Back in early February, I noticed several of the highest barn beams were streaked white with droppings, and below them I found dried droppings and owl pellets littering the floor.
Barn owls capture and feed upon small mammals and birds, which they swallow whole. Their strong digestive juices dissolve their food. Indigestible remains like hair and bones they regurgitate as pellets. Owl pellets tend to accumulate underneath perches and sites where owls nest and roost. For naturalists, pellets indicate the birds’ presence and what they’ve been eating.
The pellets I found on the floor of the barn under the white-streaked rafters were dark gray masses of hair about the size and shape of marshmallows or tater-tots. When fresh they were lightly coated with what looked like clear varnish. Pellets come out wet with the digestive fluids from the bird’s gullet but soon dry into lightweight, fragile masses that fall apart easily. These consisted entirely of rodent hair and bones. A few had starling feathers.

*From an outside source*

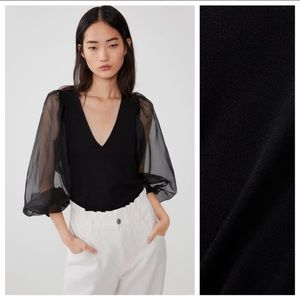 NWT. Zara Black Shirt with Puff Sleeves. Size S.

In late September I returned to the big gray barn. The contents had been rearranged to accommodate the summer’s hay harvest. The back doors were left open for fresh air to circulate. And I noticed new owl evidence: fresh pellets, droppings, and feathers on the floor below where the birds had perched.
Later I observed, at the base of the silo where the barn owls nest, a pile of pellets that had disintegrated in the rain. Among them were many whole skulls and jawbones of house and field mice. That’s why the barn owl is often called the farmer’s best friend. Unfortunately, barn owl numbers have suffered greatly from unrestricted use of rodent poisons around farm buildings,
All feathers are miraculous but owl feathers are especially unique. I sketched a barn owl killed by a car near White Post several years ago. At that time I learned that each colored feather on a barn owl has a teardrop-shaped spot of black and white near the tip, like a logo, that marks it as belonging to a barn owl. Nearly half their feathers are pure creamy white.
The biggest feather I found was shed from a barn owl’s left wing. I admired its “logo” spot, creamy color, and markings of dusky brown and golden tan. Most remarkable, though, was its “soundproofing.” A fine fringe edged all sides of the feather. Its upper surface had a velvety, pile-like finish. This made the markings on the feather softly blended, as if marked with colored chalk. Its purpose is to muffle the friction against other feathers while the owl swoops upon its prey.
Instead of rustling wings, a hapless mouse hears nothing at all.